The following sections detail an analysis and present a set of
requirements and recommendations in those two areas.

Quinn, et al. Standards Track [Page 26]

RFC 8300 Network Service Header (NSH) January 2018

8.1. NSH Security Considerations from Operators' Environments

Trusted Devices

All Classifiers, SFFs and SFs (hereinafter referred to as "SFC
devices") within an operator's environment are assumed to have
been selected, vetted, and actively maintained; therefore, they
are trusted by that operator. This assumption differs from the
oft held view that devices are untrusted, often referred to as the
"zero-trust model". Operators SHOULD regularly monitor (i.e.,
continuously audit) these devices to help ensure compliant
behavior. This trust, therefore, extends into NSH operations: SFC
devices are not, themselves, considered to be attack vectors.
This assumption, and the resultant conclusion is reasonable since
this is the very basis of an operator posture; the operator
depends on this reality to function. If these devices are not
trusted, and indeed are compromised, almost the entirety of the
operator's standard-based IP and MPLS protocol suites are
vulnerable; therefore, the operation of the entire network is
compromised. Although there are well-documented monitoring-based
methods for detecting compromise (such as included continuous
monitoring and audit and log review), these may not be sufficient
to contain damage by a completely compromised element.
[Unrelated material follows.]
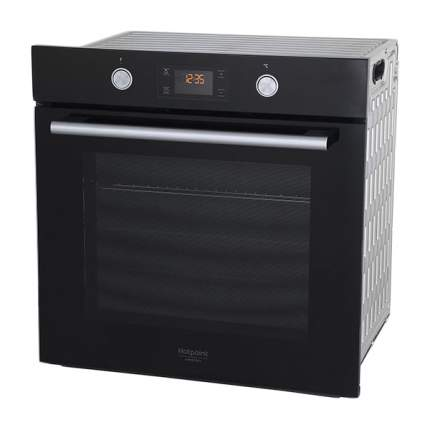 Встраиваемый электрический духовой шкаф Hotpoint-Ariston 7O 4FA 841 JC BL HA Black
Methods and best practices to secure devices are also widely
documented and outside the scope of this document.

Single Domain Boundary

As per [RFC7665], NSH is designed for use within a single
administrative domain. This scoping provides two important
characteristics:

i) Clear NSH boundaries

NSH egress devices MUST strip the NSH headers before they send the
users' packets or frames out of the NSH domain.

Means to prevent leaking privacy-related information outside an
administrative domain are natively supported by the NSH given that
the last SFF of a service path will systematically remove the NSH
encapsulation before forwarding a packet exiting the service path.

The second step in such prevention is to filter the transport
encapsulation protocol used by NSH at the domain edge. The
transport encapsulation protocol MUST be filtered and MUST NOT
leave the domain edge.

Quinn, et al. Standards Track [Page 27]

RFC 8300 Network Service Header (NSH) January 2018

Depending upon the transport encapsulation protocol used for NSH,
this can be done either by completely blocking the transport
encapsulation (e.g., if MPLS is the chosen NSH transport
encapsulation protocol, it is therefore never allowed to leave the
domain) or by examining the carried protocol with the transport
encapsulation (e.g., if VXLAN-gpe is used as the NSH transport
encapsulation protocol, all domain edges need to filter based on
the carried protocol in the VXLAN-gpe.)

The other consequence of this bounding is that ingress packets
MUST also be filtered to prevent attackers from sending in NSH
packets with service path identification and metadata of their own
selection. The same filters as described above for both the NSH
at SFC devices and for the transport encapsulation protocol as
general edge protections MUST be applied on ingress.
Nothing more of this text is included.